Su última máquina infernal, un televisor "picture in picture" que le permite ver dos canales a la vez. . |
Un
imbécil total.
Si
se producía un corte de energía eléctrica en su casa, se ponía como loco: con
la expresión de su rostro desencajada iba recorriendo las casas de los amigos,
para constatar que el corte de luz fuese general.
Si
se les descomponía el televisor a los Bacigaluppo, los vecinos nos enterábamos
de inmediato. Primero se presentaba en su casa el médico, para atender a
Ernestito, que sufría un ataque (su madre decía que de asma o de algo por el
estilo) y luego llegaba el técnico en radio y televisión para reparar el
aparato descompuesto.
Su
miopía lo había condicionado a tener que utilizar gafas desde muy chico, razón
por la cual su visión disminuida le imponía acercarse al televisor a una
distancia que podríamos considerar como poco usual. Su madre, infructuosamente,
insistía con que se separara de la pantalla, que le podía hacer mal a la salud.
Pero al fin, condescendiente como toda madre lo es, se apiadaba de él (a causa
del problema visual que lo afectaba) y le dejaba estar tan cerca que parecía
que iba a deglutirse el aparato.
En
realidad él veía perfectamente la imagen de ese televisor pero, embelesado por
el espectáculo, se acercaba lo más posible al cristal en su afán de ingresar
dentro de la acción que transcurría en la pantalla.
En
su casa, al susodicho prodigio de la electrónica lo habían terminado por ubicar
sobre un mueble alto, un aparador tipo americano que había en la sala, con la
excusa de que al estar en ese lugar se lo podía visualizar mejor; en realidad, la
idea era preservar al aparato de las manipulaciones de Ernestito, quien no
perdía oportunidad para toquetear las perillas de los controles: brillo,
contraste, vertical u horizontal siempre “necesitaban” un pequeño retoque de su
parte.
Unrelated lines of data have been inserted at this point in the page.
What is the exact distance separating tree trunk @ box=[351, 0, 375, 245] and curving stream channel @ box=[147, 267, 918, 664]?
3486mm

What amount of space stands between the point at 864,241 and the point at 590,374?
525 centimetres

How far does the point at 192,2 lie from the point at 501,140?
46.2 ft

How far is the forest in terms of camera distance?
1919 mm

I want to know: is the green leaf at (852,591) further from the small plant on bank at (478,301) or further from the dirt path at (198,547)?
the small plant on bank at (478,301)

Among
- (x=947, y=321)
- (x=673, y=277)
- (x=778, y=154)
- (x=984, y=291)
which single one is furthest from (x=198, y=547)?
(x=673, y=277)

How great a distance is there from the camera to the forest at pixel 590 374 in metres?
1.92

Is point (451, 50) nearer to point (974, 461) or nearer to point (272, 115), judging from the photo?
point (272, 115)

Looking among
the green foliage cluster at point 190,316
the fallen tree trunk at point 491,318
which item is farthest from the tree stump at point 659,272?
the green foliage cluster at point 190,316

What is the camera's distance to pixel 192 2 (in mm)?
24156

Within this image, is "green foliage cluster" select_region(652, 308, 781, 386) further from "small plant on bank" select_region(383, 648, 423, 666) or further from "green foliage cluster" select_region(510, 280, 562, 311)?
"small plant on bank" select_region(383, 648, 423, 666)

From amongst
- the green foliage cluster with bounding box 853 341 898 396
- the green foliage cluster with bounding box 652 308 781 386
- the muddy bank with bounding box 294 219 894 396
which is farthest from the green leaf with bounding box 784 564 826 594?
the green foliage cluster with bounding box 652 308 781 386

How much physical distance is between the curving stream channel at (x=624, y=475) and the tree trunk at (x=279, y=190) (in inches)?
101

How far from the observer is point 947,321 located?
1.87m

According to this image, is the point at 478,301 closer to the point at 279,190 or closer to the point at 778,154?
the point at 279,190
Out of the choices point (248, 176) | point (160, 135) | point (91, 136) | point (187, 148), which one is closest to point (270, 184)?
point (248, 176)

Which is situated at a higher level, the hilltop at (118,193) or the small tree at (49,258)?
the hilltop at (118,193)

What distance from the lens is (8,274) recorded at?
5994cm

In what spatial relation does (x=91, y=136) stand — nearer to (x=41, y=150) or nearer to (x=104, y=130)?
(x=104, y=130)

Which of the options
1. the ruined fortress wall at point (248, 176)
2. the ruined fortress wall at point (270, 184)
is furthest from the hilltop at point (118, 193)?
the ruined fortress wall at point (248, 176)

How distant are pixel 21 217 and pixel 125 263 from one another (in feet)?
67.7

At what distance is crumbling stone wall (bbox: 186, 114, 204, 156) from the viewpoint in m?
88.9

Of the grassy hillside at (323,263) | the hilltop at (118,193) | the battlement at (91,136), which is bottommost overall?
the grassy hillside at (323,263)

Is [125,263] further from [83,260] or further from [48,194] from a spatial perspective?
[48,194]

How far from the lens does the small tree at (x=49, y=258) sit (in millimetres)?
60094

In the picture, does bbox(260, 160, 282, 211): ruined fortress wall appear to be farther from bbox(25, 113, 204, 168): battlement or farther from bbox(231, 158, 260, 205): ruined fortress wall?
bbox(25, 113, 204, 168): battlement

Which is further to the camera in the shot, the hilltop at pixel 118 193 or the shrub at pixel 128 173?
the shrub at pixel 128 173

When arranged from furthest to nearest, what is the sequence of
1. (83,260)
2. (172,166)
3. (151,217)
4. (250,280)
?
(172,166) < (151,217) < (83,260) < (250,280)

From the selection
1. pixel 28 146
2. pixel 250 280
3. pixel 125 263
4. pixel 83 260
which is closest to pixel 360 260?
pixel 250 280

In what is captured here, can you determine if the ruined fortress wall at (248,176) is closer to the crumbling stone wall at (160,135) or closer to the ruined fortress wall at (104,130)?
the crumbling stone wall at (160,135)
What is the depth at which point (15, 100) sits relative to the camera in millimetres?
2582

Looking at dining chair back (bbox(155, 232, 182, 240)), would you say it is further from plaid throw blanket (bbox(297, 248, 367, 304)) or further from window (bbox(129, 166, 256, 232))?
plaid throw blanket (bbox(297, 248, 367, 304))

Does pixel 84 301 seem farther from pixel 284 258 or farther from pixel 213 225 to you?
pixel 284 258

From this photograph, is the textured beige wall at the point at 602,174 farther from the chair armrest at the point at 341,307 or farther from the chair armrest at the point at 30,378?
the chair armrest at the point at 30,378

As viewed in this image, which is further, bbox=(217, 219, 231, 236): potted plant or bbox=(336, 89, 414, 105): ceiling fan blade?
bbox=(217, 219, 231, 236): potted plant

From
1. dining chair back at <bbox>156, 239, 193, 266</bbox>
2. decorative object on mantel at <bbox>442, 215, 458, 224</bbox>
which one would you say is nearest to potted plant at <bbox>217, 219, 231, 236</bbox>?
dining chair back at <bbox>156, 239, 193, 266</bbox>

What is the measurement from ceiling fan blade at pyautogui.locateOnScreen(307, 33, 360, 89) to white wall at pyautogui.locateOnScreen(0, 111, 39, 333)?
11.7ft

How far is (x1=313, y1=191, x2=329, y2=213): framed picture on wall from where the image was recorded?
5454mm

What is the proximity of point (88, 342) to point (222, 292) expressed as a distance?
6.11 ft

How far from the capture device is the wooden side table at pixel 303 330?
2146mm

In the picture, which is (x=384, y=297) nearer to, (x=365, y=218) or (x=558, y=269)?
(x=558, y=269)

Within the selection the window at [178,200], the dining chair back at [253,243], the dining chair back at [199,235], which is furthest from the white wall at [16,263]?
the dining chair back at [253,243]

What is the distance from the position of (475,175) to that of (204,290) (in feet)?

A lo que seguía el imprescindible ajuste posterior de parte de sus
padres, para volverlo a poner en sintonía, ante los ruegos lacrimosos e insistentes
de Ernestito, quien ya no podía solucionar el desbarajuste que él mismo había
creado.
De
pequeño, ante un descuido de los padres, les sacó dinero suficiente para enviar
cientos de cartas a un concurso televisivo para ganar una pelota de fútbol,
premio que se llevó otro ignoto pibe, ante la desazón de Ernestito y la bronca
de su padre cuando descubrió la travesura, la que obligó a la familia a pedir
al fiado en los comercios del barrio hasta llegar a fin de mes y cobrar el
sueldo.
Frente
a la caja boba miraba de todo, desde las series de aventuras tipo "Lassie",
hasta programas para las amas de casa, como lo era “Buenas Tardes, Mucho Gusto”.
Gracias
a ese personaje popular que componía Alberto Olmedo, el Capitán Piluso, la
madre lograba que Ernestito tomara la leche en la merienda, aunque mientras lo
hiciera no despegase la vista de la pantalla del televisor. Para ello le
avisaba desde la cocina:
—
Ernestito, la leche.
De
este modo, esta madre remedaba a la voz que en “off” le indicaba al personaje televisivo
que había llegado el momento de que tomase su nutritivo alimento.
El
día en que Ernestito —por fin— pudo ir a presenciar un programa de televisión,
sufrió una de sus más terribles decepciones: ver ese estudio, con su techo atiborrado
de parrillas con reflectores de todo tipo, las cámaras que incesantemente se
movían de aquí para allá y un ejército de asistentes que trajinaba tras las mismas,
con el piso lleno de cables, la presencia de micrófonos y de auriculares, más
otros pavotes que le decían: “ahora aplaudan”; “ahora ríanse”, “ahora silencio”.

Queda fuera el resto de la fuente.